I am not talking about any far-reaching land reform program or micro-enterprise lending initiative. I am talking about remittances -- the billions of dollars sent every year by migrants in the United States and elsewhere to their families in Latin America. By last count, remittances totaled more than $32 billion annually -- an amount so great that it surpasses foreign aid, trade and investment for several countries in the region and now has a place on the short list of the leaders' top considerations for regional economic growth.

As an equalizing force, remittances work by placing money in the hands of those traditionally left out of economic gains. They are helping transform communities in remote and neglected areas with cash for the kind of development that governments and politicians have rarely delivered.

Remittances also challenge the high-minded suppositions of regional leaders. They offer the most powerful argument against those, such as Venezuela's President Hugo Chavez, who will arrive at the summit declaring that governments must work to redistribute wealth through a new hemispheric social contract.

Indeed, for leaders such as President Bush, who promote equity through the creation of new opportunities, such talk of redistribution is a relic of a failed socialist ideology. If anything, remittances demonstrate that government involvement is practically unnecessary.

After years of empty promises from corrupt or ineffective governments, regional leaders find themselves playing at most a supportive role by trying to lower the cost of sending the cash and, in some cases, matching funds for immigrant-motivated local development projects such as schools or roads.

But remittances also shine a light on the two uncomfortable truths that so many avoid: that the much-desired billions in development aid that remittances represent come partly from the labor of those who work and live elsewhere illegally, and that "creating opportunity" has come to mean opportunity for those willing to live in the shadows in the most prosperous nation on the planet.

For years -- despite the risks, the distances and the gamble -- thousands of desperate Latin American workers have been going north. Most recent studies on remittances have found, for instance, that families frequently make a collective decision about which relative will go to lead the family out of poverty.

U.S. policymakers have mostly looked the other way, and through their silence or inaction are allowing those workers to live in the United States illegally. And so today an estimated 8 million people live in an under-the-radar situation here that seems hypocritical if not immoral, especially in the face of the argument that creating better chances for prosperity is the way out of poverty.

So, the question that remains is whether this system of migratory work and economic growth through illegally earned remittances is the kind of opportunity envisioned for the people of the Americas.
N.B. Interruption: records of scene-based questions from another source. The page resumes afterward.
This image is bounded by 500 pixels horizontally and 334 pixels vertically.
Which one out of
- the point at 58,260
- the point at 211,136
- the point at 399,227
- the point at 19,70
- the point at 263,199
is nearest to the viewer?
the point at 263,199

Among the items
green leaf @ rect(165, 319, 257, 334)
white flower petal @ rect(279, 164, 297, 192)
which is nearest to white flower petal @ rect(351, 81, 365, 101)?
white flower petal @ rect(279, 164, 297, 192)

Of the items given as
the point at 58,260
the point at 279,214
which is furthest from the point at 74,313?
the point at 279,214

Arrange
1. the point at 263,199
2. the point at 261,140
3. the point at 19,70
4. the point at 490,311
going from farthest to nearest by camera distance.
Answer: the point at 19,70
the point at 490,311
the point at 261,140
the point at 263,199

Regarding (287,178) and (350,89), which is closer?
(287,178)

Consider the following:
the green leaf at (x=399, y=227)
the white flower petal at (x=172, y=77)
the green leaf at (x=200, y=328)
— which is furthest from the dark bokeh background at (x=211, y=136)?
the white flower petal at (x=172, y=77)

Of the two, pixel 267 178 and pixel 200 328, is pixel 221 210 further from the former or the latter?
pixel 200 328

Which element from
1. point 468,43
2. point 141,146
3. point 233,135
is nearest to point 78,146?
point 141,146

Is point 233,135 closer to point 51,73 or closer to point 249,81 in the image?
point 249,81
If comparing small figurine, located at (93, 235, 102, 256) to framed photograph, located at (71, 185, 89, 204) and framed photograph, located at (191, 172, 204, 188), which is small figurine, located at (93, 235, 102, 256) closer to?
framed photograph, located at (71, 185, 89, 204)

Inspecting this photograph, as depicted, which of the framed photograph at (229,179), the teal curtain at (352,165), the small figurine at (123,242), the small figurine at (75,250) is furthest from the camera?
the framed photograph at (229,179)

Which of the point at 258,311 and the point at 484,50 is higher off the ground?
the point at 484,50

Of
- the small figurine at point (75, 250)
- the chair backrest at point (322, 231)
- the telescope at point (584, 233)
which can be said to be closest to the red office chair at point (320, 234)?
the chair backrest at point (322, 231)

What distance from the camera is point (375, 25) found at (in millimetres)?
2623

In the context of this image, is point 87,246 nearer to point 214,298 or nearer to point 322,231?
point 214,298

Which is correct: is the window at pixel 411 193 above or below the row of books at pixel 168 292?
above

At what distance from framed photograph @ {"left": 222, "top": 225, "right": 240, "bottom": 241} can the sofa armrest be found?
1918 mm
Even before the summit begins, Bush is expected to unveil the most far-reaching proposal for immigration reform in nearly two decades. The plan would include a new program of temporary work visas, as well as a way to grant legal status to some of the immigrants already in the United States. These ideas will be welcome, but many analysts argue that the president's proposal is more of an election-year ploy than a moral or philosophical manifesto.

Those who may be thinking that this could be the occasion for diplomacy to thank politics for saving it from embarrassment should think again. There is no telling how awkward it will be for presidents and prime ministers to sign a declaration later this month that pays deference to capital partly earned illegally while keeping silent about the legal status of those providing such wealth.